This configuration object can be used as argument of the scheduling function (named parameter config) and must be used as argument of the code generating functions.
There are other fields for the configuration:
- `dumpFIFO` : Will dump the output FIFOs content after each execution of the node (the code generator is inserting calls to the FIFO dump function)
- `displayFIFOSizes` : During the computation of the schedule, the Python script is displaying the evolution of the FIFO lengths.
- `schedName` : The name of the scheduler function (`scheduler` by default)
- `cOptionalArgs` and pyOptionalArgs for passing additional arguments to the scheduling function
- `prefix` to prefix the same of the global buffers
- `memoryOptimization` : Experimental.
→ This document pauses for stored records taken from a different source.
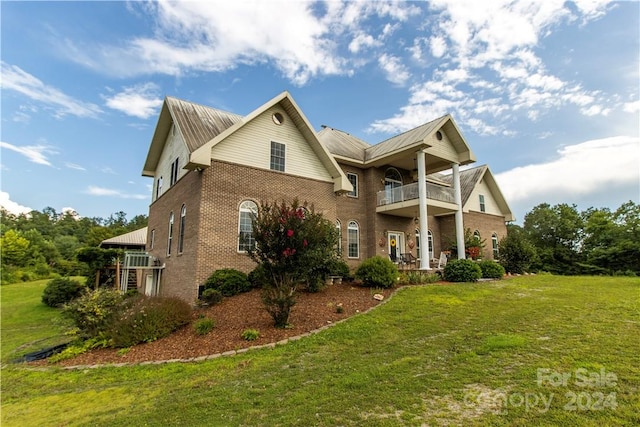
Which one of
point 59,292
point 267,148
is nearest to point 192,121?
point 267,148

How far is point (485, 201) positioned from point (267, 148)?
18.8 meters

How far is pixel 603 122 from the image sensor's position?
47.1 feet

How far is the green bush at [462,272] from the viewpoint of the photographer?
48.0ft

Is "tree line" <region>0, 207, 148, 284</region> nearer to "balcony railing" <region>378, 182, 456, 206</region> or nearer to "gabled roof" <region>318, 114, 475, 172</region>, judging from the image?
"gabled roof" <region>318, 114, 475, 172</region>

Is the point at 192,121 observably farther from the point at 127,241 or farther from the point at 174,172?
the point at 127,241

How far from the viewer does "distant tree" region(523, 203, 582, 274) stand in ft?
94.1

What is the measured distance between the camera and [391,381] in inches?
186

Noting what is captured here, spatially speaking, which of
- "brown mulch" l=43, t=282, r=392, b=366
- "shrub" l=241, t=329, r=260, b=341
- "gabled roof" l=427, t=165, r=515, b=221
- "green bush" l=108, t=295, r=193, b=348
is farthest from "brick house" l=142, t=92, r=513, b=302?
"shrub" l=241, t=329, r=260, b=341

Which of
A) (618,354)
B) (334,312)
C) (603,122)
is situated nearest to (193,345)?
(334,312)

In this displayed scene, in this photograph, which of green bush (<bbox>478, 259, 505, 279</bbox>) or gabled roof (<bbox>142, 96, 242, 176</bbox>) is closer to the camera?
gabled roof (<bbox>142, 96, 242, 176</bbox>)

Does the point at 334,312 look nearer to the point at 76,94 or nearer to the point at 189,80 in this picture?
the point at 189,80

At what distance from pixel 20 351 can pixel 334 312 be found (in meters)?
9.68

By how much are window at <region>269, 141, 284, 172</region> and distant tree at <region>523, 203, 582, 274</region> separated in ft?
83.8

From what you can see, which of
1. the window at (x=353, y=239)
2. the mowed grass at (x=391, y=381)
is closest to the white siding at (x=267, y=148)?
the window at (x=353, y=239)
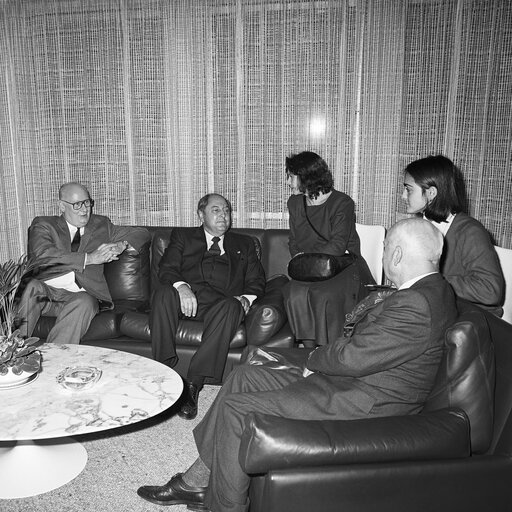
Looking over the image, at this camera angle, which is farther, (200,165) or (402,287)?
(200,165)

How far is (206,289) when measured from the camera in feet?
11.7

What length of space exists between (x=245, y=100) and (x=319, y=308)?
182 centimetres

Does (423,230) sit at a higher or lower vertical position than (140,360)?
higher

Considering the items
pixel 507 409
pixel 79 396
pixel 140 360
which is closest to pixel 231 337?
pixel 140 360

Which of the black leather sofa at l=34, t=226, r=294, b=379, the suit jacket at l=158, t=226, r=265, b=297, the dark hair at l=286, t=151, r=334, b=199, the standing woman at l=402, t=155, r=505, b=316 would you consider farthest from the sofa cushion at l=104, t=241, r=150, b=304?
the standing woman at l=402, t=155, r=505, b=316

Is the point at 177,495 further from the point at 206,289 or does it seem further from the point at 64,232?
the point at 64,232

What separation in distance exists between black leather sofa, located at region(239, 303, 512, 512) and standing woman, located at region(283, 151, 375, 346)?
154 cm

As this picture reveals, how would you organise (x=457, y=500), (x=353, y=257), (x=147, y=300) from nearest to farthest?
(x=457, y=500) < (x=353, y=257) < (x=147, y=300)

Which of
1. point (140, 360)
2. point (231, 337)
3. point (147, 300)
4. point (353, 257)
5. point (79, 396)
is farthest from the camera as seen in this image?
point (147, 300)

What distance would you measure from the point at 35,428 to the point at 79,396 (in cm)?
26

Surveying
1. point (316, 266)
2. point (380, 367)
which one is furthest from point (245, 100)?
point (380, 367)

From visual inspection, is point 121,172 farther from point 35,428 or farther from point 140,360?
point 35,428

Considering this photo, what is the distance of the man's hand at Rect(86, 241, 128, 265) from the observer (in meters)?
3.61

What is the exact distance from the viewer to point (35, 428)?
1.97m
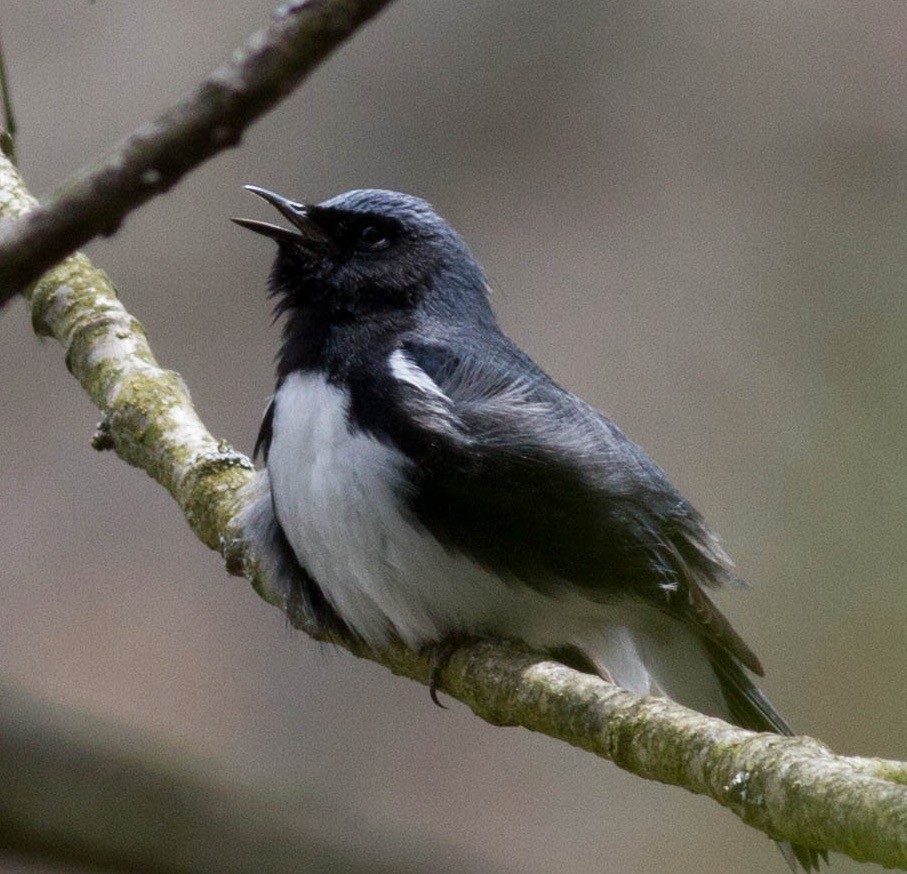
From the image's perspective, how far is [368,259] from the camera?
13.9 feet

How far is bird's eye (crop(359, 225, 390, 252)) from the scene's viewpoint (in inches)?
170

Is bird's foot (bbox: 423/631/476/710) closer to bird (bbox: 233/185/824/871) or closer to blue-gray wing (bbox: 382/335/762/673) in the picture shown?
bird (bbox: 233/185/824/871)

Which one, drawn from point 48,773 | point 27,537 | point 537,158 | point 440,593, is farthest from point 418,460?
point 537,158

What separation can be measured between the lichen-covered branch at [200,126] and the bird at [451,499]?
6.77ft

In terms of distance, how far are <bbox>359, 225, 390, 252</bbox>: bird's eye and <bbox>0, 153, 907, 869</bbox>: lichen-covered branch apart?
2.37 feet

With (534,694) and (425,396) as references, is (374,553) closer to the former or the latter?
(425,396)

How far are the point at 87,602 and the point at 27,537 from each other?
0.48 metres

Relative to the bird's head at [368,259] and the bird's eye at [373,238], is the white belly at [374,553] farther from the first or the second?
the bird's eye at [373,238]

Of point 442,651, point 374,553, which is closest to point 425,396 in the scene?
point 374,553

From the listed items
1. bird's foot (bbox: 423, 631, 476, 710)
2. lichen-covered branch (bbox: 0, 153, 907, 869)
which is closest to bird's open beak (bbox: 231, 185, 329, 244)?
lichen-covered branch (bbox: 0, 153, 907, 869)

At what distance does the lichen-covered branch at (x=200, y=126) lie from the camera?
1456 millimetres

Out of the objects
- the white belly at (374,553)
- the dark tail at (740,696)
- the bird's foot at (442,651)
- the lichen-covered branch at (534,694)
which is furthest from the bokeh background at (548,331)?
the bird's foot at (442,651)

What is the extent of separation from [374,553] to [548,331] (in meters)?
4.64

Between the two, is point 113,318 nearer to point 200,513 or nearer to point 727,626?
point 200,513
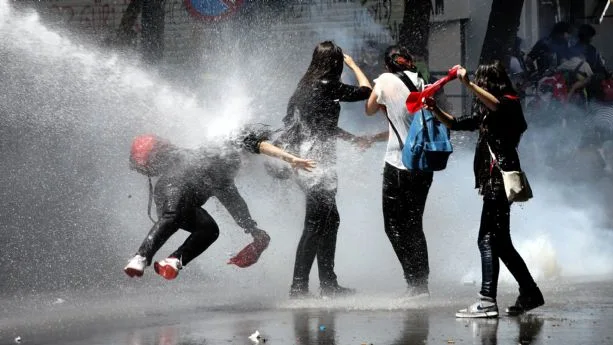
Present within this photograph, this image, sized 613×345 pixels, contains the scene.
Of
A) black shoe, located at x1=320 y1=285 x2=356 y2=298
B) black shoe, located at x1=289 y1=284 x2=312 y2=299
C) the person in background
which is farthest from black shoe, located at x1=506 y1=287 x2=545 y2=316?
the person in background

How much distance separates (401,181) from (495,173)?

It is attempting to reuse buffer memory and share it between several FIFOs
- `codeArray` : Experimental. When a schedule is very long, representing it as a sequence of function calls is not good for the code size of the generated solution. When this option is enabled, the schedule is described with an array. It implies that the pure function calls cannot be inlined any more and are replaced by new nodes which are automatically generated.
- `eventRecorder` : Enable the support for the CMSIS Event Recorder.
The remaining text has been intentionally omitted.